**Consigne**. Pouvez-vous actualiser tout ce qui va de « Pendant cette recherche, nous » jusqu'à « un pays communiste? » dans le texte sur la Yougoslavie, en remplaçant « recherche » par « étude » ?

**Texte de la page**.
□ □ □

Yougoslavie: comment l’idéologie a mis notre corps collectif en mouvement? (film-essai; traduit par Aurélie Foisil)

Pendant cette recherche, nous avons réuni et analysé des films et des vidéos de l’époque de la Yougoslavie socialiste, en nous posant plus spécifiquement la question suivante : quelle pouvait être la sphère publique dans un pays communiste?
Plus particulièrement, nous nous intéressons aux performances de masse, qu'il s'agisse de manifestations organisées par l’État socialiste de Yougoslavie (comme par exemple les actions des jeunes travailleurs, les parades du 1er mai, la Journée de la jeunesse, etc.) ou des contre-manifestations d’après la dissolution de la République Fédérale Socialiste de Yougoslavie (comme les manifestations d’étudiants, les mouvements civiques des années 90, la révolution du 5 octobre 2000, etc.)
Ces manifestations nous permettent d'examiner la sphère et l’espace publics dans le contexte du socialisme libéral ; il nous semble que ledit espace était constitué de trois éléments principaux, dont les relations étaient en constante renégociation:

LE PEUPLE — L’IDÉOLOGIE — L’ÉTAT

En étudiant les films d’archive rassemblés, nous avons repéré différents moments historiques qui ont modifié la configuration de ces trois éléments (le peuple, l’idéologie et l’État).

Voici quelques-uns des mécanismes que nous avons identifiés:

‒ LE PEUPLE, GUIDÉ PAR L’IDÉOLOGIE, CONSTRUIT L’ÉTAT
IDÉOLOGIE = PEUPLE (CROYANCE)
Exemple: actions des jeunes travailleurs au début de la période

‒ L’ÉTAT PRÉSENTE LE PEUPLE AU PEUPLE, IDENTIFIANT AINSI LE PEUPLE A L’ÉTAT ET L’ÉTAT A L’IDÉOLOGIE
IDÉOLOGIE = ÉTAT = PEUPLE
Exemple: parades du 1er mai, course de relais des Journées de la jeunesse

‒ L’ÉTAT ET LE PEUPLE DIVERGENT ET L’IDÉOLOGIE EST CONTESTÉE CAR PLUS PERSONNE N’Y CROIT
IDÉOLOGIE? ÉTAT? PEUPLE?
Exemple: rassemblements sportifs de masse (« Slets ») pendant les Journées de la jeunesse à la fin des années 80

‒ LE PEUPLE N’EST PAS D’ACCORD AVEC L’ÉTAT ET A BESOIN D’UNE NOUVELLE IDÉOLOGIE (NATIONALISME)
ÉTAT ≠ PEUPLE (> IDÉOLOGIE)
Exemple: discours de Slobodan Milošević à la fin des années 80 (discours de Gazimestan)

‒ L’ESPACE PUBLIC EST PRÊT POUR UNE NOUVELLE IDÉOLOGIE.
LE PEUPLE SE SOULÈVE CONTRE L’ÉTAT – LE SOULEVEMENT N’EST PAS MOTIVÉ PAR UNE BASE IDÉOLOGIQUE COMMUNE ; LE PEUPLE EST POUR LA DÉMOCRATIE ET / OU POUR LE NATIONALISME
PEUPLE – (PAS D'ÉTAT) – IDÉOLOGIE?
Exemple: manifestations étudiantes et citoyennes de 1996/97 à Belgrade
‒ LE PEUPLE DÉTRUIT L’ÉTAT SANS VOIR QUE LES AGENTS D’UNE IDÉOLOGIE NOUVELLE SE PRESSENT DERRIÈRE LUI (CAPITALISME NÉOLIBERAL)
(PAS D'IDÉOLOGIE) – PEUPLE > ÉTAT
Exemple: la révolution du 5 octobre 2000 (renversement du régime de Milošević)

□ □ □

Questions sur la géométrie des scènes
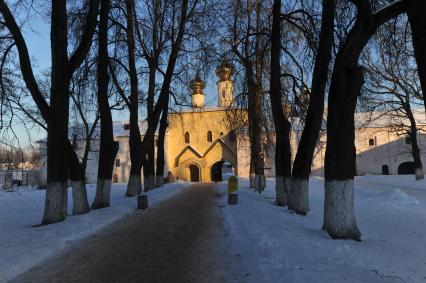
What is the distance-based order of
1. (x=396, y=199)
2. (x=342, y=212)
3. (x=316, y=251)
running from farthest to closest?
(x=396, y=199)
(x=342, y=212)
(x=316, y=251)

□ □ □

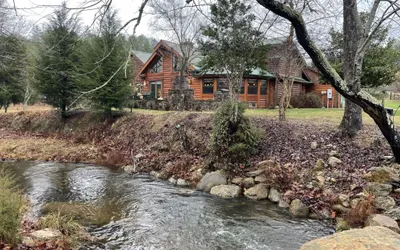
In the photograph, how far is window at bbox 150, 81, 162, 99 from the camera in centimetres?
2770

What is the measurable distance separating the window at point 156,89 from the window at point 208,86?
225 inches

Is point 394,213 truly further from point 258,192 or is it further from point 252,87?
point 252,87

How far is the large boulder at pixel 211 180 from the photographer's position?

□ □ □

**Corrigé**.
Pendant cette étude, nous avons réuni et analysé des films et des vidéos de l’époque de la Yougoslavie socialiste, en nous posant plus spécifiquement la question suivante : quelle pouvait être la sphère publique dans un pays communiste?